Lie algebra of sl(2) – Random Thought

The “S” in $SL(2,\mathbb{C})$ stands for special, meaning that $A \in SL(2,\mathbb{C})$ , then $det(A)=1$ .

$sl(2,\mathbb{C})=\left\{\begin{pmatrix}a&b\\c&d\end{pmatrix}: \det\exp \left(t\begin{pmatrix}a&b\\c&d\end{pmatrix} \right)= 1,\forall t \right\}$

$\det\exp \left(t\begin{pmatrix}a&b\\c&d\end{pmatrix} \right)=\det \left(t\begin{pmatrix}1+ta&tb\\tc&1+td\end{pmatrix} + O(t^2) \right)$

$= 1+t(a+d)+O(t^2)=1, \forall t$ .

The condition obviously requires $a+d=0$ . It turns out that the converse is true as well and so $sl(2,\mathbb{C}) =\left\{\begin{pmatrix}a&b\\c&d\end{pmatrix}: a+d=0\right\}$ as shown in the following.

Let $H=\begin{pmatrix}1&0\\0&-1\end{pmatrix}$ ,
$X=\begin{pmatrix}0&1\\0&0\end{pmatrix}$ , and
$Y=\begin{pmatrix}0&0\\1&0\end{pmatrix}$ .
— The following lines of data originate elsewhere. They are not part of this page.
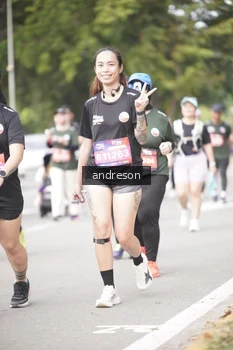 Runner Photo 4237616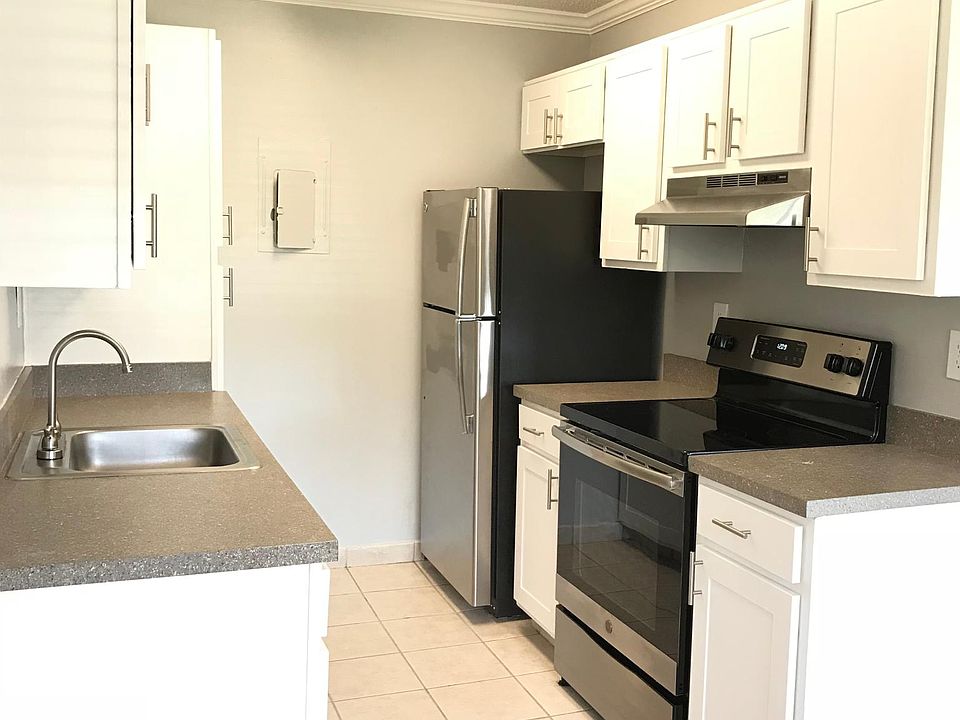 1st image of 1002 Village Ln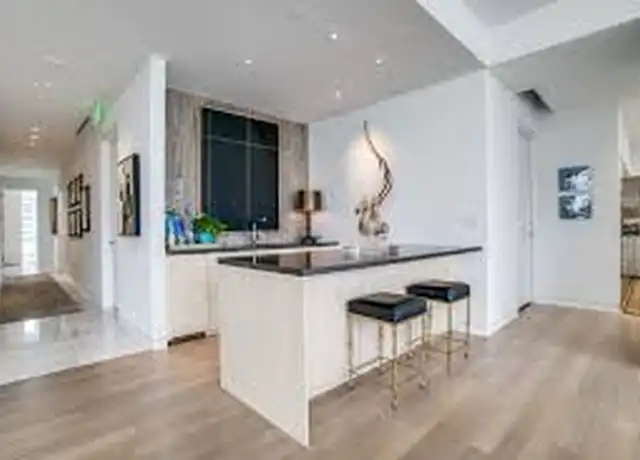Property at 1918 Olive St Unit 4104, Dallas, TX, 75201, 2 beds, 2 baths, [object Object]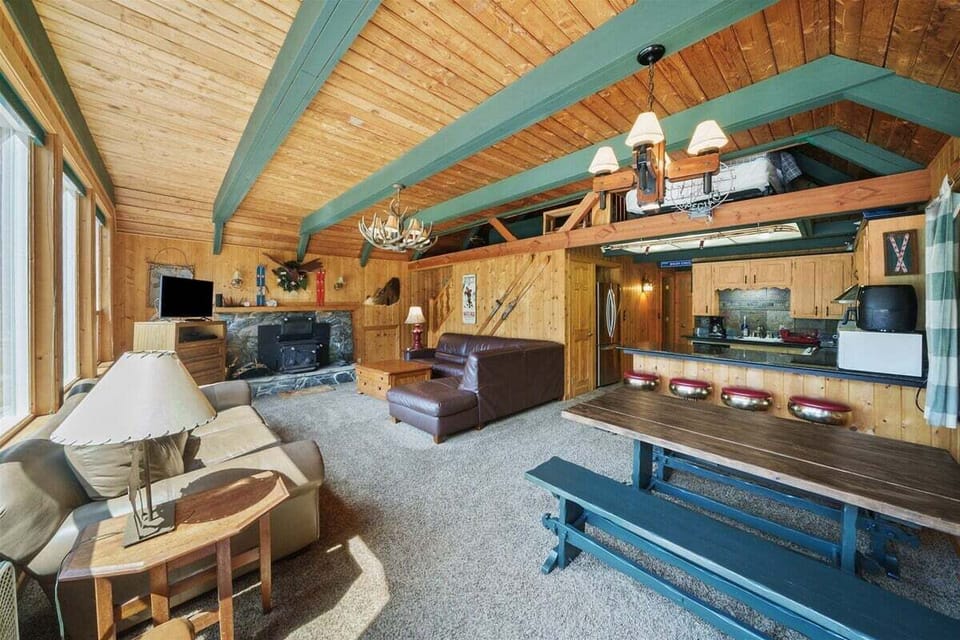 We bet you can easily imagine your traveling party gathered in there for an entertaining evening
Then any matrix in $\left\{\begin{pmatrix}a&b\\c&d\end{pmatrix}: a+d=0\right\}$ can be represented by $aH+bX+cY$ . By the linearity of $sl(2,\mathbb{C})$ . We can show that $aH+bX+cY\in sl(2,\mathbb{C})$ and thus $sl(2,\mathbb{C}) =\left\{\begin{pmatrix}a&b\\c&d\end{pmatrix}: a+d=0\right\}$ as long as we can show

$H,X,Y \in sl(2,\mathbb{C})$ .

Note that $\forall t$ , $\exp(t H) = \exp\begin{pmatrix}t& 0\\0&-t\end{pmatrix}=\begin{pmatrix}1+t+\cdots& 0\\0&1-t+\cdots\end{pmatrix}= \begin{pmatrix}e^t& 0\\0&e^{-t}\end{pmatrix}$ .

Thus, $\det(\exp(tH))=e^t e^{-t}=1 \Rightarrow H\in sl(2,\mathbb{C})$

and for $X$ , $\exp(t X)= \exp\begin{pmatrix}0& t\\0&0\end{pmatrix}=I+\begin{pmatrix}0& t\\0&0\end{pmatrix}+\frac{1}{2}\begin{pmatrix}0& t\\0&0\end{pmatrix}^2+\cdots=\begin{pmatrix}1& t\\0&1\end{pmatrix}$